Flawless is not the first company to try to harness the power of modern technology in similar ways. In the 1990s, for example, the producers of Forrest Gump used relatively crude technologies to allow historical figures including John F. Kennedy or John Lennon to play cameo roles.
More recently, starting in 2019, deepfake videos started popping up on social media, with one person’s face is replaced by another, with the rest of the scene unchanged. And last year, Amazon developed a system to automatically dub films quickly and inexpensively, though it earned poor reviews for the computer-generated voices it produced.
Mann said Flawless combines elements of preceding technologies with new advances first developed at Germany’s Max Planck Institute for Informatics to produce what would have previously been an unimaginable level of synchronicity.
“I predict that within 12 months there are people who will watch an entire film from start to finish in the cinema without any idea the film was originally made in a different language,” he told Fortune.

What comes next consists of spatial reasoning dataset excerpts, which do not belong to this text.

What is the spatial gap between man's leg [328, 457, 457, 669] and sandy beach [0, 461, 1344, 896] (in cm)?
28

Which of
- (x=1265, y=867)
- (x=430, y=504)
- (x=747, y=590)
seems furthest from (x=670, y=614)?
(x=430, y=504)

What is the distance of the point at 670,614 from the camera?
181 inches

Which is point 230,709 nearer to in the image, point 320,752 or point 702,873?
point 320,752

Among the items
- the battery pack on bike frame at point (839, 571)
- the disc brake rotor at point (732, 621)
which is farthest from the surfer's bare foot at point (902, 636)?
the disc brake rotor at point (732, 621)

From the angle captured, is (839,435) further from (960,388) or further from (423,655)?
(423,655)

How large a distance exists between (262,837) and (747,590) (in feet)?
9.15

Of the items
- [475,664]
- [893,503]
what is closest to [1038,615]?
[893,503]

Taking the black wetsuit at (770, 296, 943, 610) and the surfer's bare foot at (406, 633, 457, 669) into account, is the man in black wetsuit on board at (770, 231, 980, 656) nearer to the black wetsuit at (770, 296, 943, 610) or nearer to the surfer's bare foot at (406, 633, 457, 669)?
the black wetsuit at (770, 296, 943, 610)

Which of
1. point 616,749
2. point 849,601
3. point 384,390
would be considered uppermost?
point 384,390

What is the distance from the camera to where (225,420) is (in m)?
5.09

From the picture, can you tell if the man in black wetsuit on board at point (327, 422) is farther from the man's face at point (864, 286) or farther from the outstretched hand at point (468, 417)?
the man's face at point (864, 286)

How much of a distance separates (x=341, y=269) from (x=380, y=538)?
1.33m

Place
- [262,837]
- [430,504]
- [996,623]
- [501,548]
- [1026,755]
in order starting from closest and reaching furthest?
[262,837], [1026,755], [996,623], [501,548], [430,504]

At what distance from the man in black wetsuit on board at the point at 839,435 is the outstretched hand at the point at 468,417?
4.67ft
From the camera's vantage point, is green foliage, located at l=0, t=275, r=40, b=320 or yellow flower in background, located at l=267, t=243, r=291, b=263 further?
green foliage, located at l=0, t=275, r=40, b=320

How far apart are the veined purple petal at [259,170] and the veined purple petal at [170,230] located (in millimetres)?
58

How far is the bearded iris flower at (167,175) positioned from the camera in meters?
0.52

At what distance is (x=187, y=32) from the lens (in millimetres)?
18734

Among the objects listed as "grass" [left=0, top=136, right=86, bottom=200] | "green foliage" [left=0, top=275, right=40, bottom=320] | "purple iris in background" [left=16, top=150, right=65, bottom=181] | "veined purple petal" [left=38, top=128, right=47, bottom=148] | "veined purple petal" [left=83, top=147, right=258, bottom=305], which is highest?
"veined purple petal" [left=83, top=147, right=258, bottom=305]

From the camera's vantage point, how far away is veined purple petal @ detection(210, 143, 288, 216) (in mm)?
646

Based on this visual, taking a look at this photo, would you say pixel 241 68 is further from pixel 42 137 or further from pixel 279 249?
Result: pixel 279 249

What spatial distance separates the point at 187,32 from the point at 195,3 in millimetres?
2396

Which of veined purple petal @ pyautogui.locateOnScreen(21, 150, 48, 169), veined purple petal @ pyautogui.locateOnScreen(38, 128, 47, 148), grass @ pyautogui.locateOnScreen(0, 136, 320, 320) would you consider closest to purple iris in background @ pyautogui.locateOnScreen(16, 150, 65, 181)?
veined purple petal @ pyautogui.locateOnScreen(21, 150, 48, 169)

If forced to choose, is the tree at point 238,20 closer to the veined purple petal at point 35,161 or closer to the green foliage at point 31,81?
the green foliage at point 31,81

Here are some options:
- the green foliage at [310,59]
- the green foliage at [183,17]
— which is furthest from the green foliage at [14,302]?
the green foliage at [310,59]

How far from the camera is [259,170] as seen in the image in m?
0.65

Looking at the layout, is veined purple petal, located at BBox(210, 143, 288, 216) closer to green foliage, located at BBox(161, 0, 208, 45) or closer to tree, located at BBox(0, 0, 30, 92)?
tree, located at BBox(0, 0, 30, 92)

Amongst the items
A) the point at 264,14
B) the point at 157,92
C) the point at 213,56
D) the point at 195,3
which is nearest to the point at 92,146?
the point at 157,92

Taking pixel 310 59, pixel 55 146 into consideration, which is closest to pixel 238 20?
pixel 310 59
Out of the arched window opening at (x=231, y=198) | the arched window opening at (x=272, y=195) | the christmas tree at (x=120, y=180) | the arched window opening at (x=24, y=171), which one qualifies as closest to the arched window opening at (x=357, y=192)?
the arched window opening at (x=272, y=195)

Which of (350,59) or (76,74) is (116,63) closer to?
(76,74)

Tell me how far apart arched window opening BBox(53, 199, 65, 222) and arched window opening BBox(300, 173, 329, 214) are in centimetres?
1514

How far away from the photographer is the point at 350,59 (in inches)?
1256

So far, the technology is on display in only a few short clips on the company website. In addition to Heist, the company “remastered” (the company’s preferred term) a scene from the aforementioned Forrest Gump and produced a showreel that includes a scene from A Few Good Men. Mann said that with those clips and the potential of a worldwide audience for any film to pique interest, Flawless is in negotiations with several major studios, though details are still under wraps.
The technology is not limited to new films. Flawless co-founder Nick Lynes, a software developer by trade, told Fortune it does not require any compromises on the part of filmmakers. That means it’s no harder or easier to remaster a new film than to do one made last year, or even one made 10, 30, or 50 years ago.
“There’s no reason the whole back catalog of the major studios couldn’t be done within a few years,” Lynes said. “It’s a win-win-win situation—more content coming from more cultures and reaching more people.”
“I knew this day would come”
At least at first, Rossi, the veteran dubber in Rome, was dismissive of digital technologies. He acknowledged Italian studios put less time and effort into dubbing projects than they once did. He said each project today is given only a third or a fourth of the manhours once required. “There’s an ongoing battle between art and economics and over time economics always wins,” he said.
Rossi had seen some of the earlier efforts at digital dubbing and said he was confident that a skilled team of dubbers working on a quality film could do a better job than any software. “A digital product is always going to have less soul than the original,” he said. “Digital is like seeing a photo of the Colosseum compared to seeing the real thing.”
If successful, Flawless’s technology will not necessarily come at the expense of the livelihoods of Rossi and his colleagues. Mann said the audio used in the remastered films can be computer-generated or come from multilingual actors speaking their lines in other languages. But most of it will likely come in some form from mother-tongue voice actors.
Still, watching the Forrest Gump clips a couple of times over gave Rossi pause. “I knew this day would come,” he said, breathing out a long sigh. “It was inevitable.”
From black-and-white to color
Inevitable or not, it has taken a lot of effort to get to this point. Mann and Lynes launched Flawless in Los Angeles and London three years ago, but it only started attracting media attention over the last few weeks, after the first few clips were posted online.
As things stand today, remastering a film with Flawless’ technology costs more than dubbing one the old-fashioned way, though Lynes said it’s still a bargain given the number of new markets it can give any film access to. Over time, the company believes its technology will become better, faster, and less expensive.
Mann likens the shift he believes is underway to the early 1990s when films like Jurassic Park and the second Terminator film came out and changed the industry with their use of Computer-Generated Imagery, or CGI. Lynes took an even bigger swing, likening it to the evolution from black-and-white to color. “I’m sure that at the time there were a few people who insisted the black-and-white films were better,” he said.